**REQUIRED ACTIONS:**
[A] Please repeat everything in the footballer profile from "Youth career" down to "Ashkelon / 24 / (5)" word for word.
[B] Name every football club that appears in the footballer profile, listing each one only once.

**PAGE:**
Naón Isidro נאון איזידורו

Personal information
- Date of birth: 12 November 1987 (age 38)
- Place of birth: Argentina
- Position: Striker

Youth career
- Newell's Old Boys

Senior career*
- Years: Team / Apps / (Gls)
- 2008: Hapoel Nazareth Illit / 5 / (0)
- 2008–2009: Hapoel Ashkelon / 24 / (5)
- 2009–2010: Hapoel Marmorek / ? / (?)
- 2010–2011: Hapoel Ashkelon / ? / (?)

= Naón Isidro =

Argentine-Israeli footballer

Naón Isidro (נאון איזידורו; born 12 November 1987) is an Argentine-Israeli association football player who plays as a forward; he has been a free agent since he was released from Hapoel Ashkelon in June 2011.

**PROVIDED DATA:**
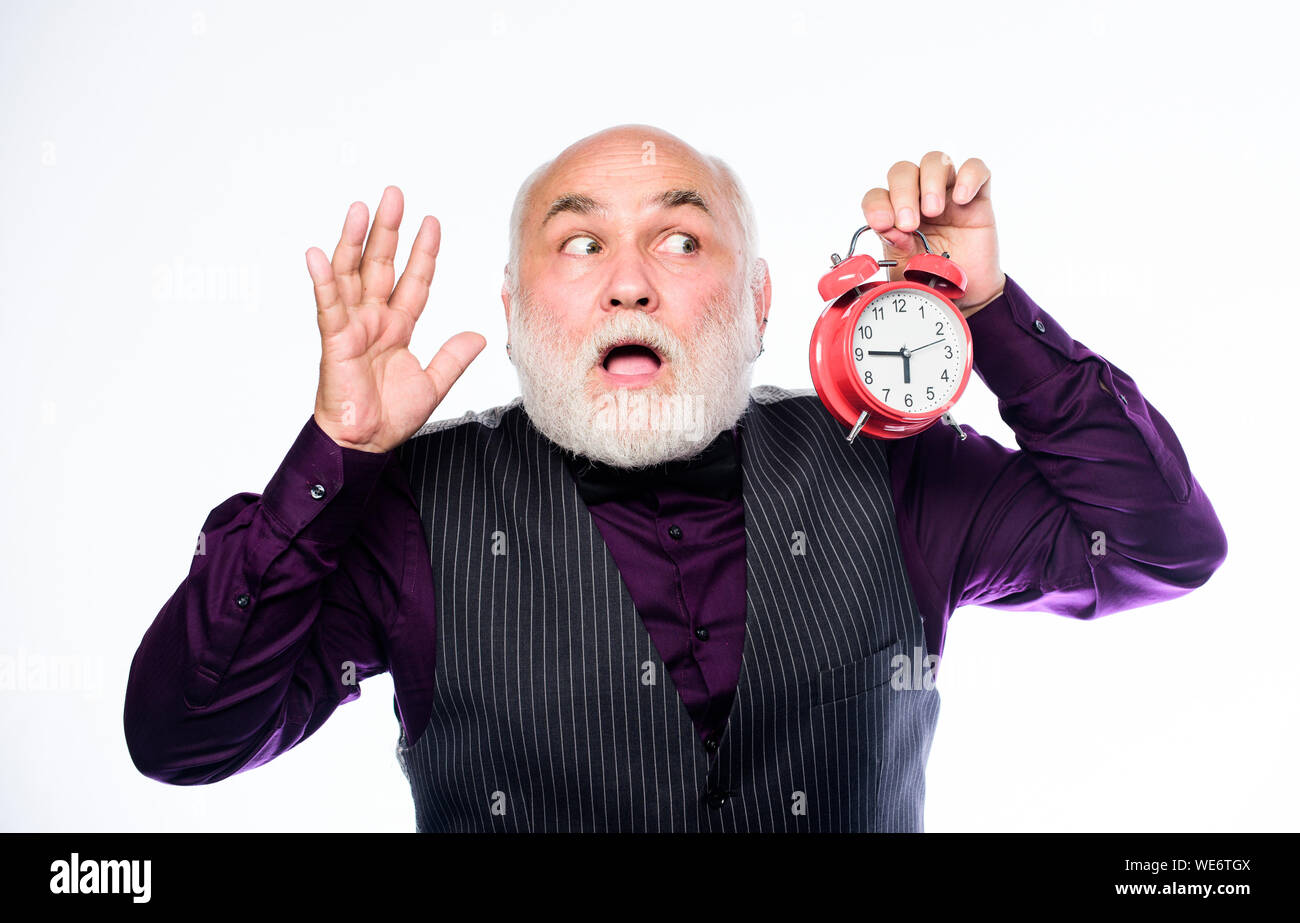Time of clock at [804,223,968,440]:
==
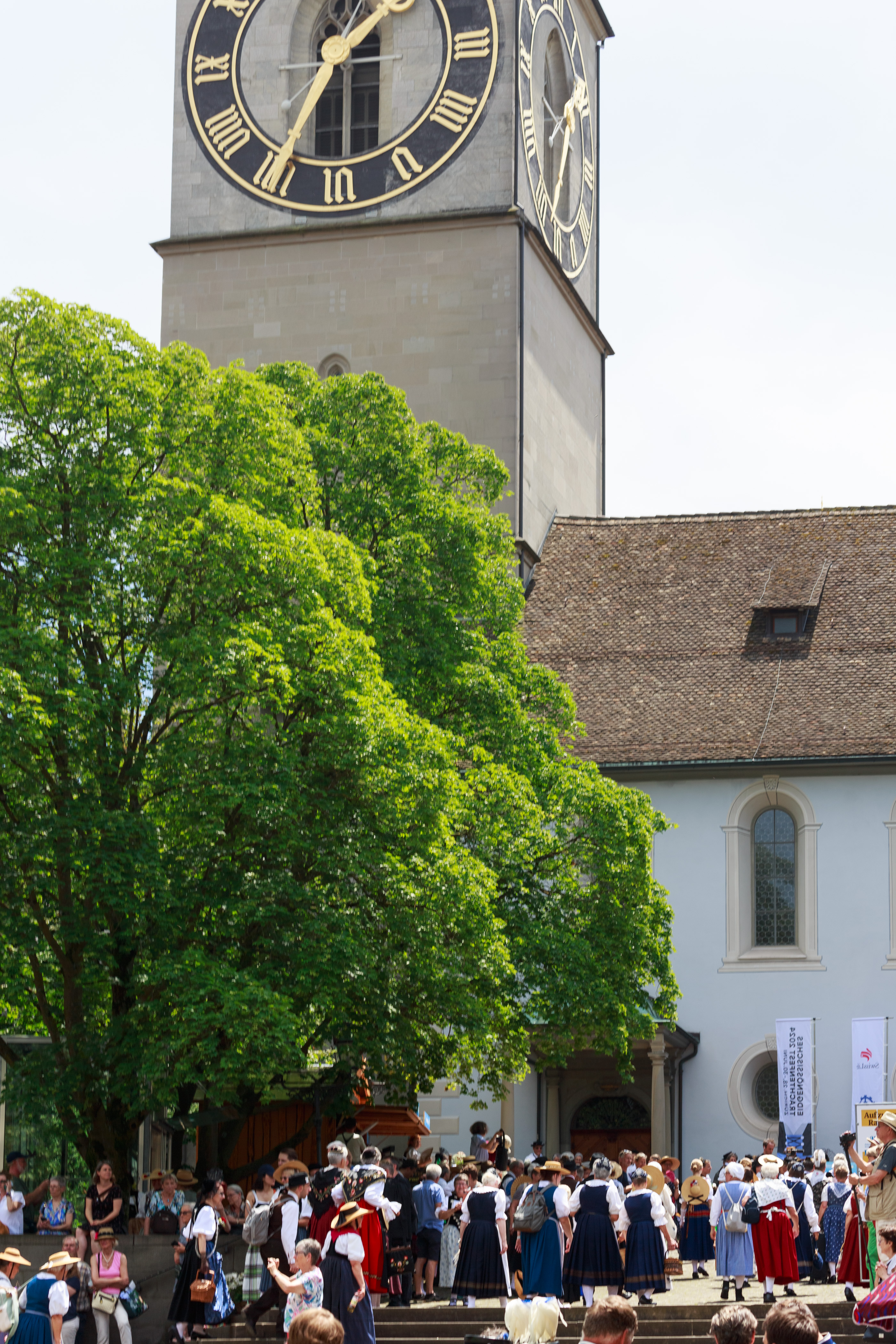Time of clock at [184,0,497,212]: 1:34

**SOLUTIONS TO THE TASKS:**
[A]
Youth career
- Newell's Old Boys

Senior career*
- Years: Team / Apps / (Gls)
- 2008: Hapoel Nazareth Illit / 5 / (0)
- 2008–2009: Hapoel Ashkelon / 24 / (5)

[B]
Newell's Old Boys
Hapoel Nazareth Illit
Hapoel Ashkelon
Hapoel Marmorek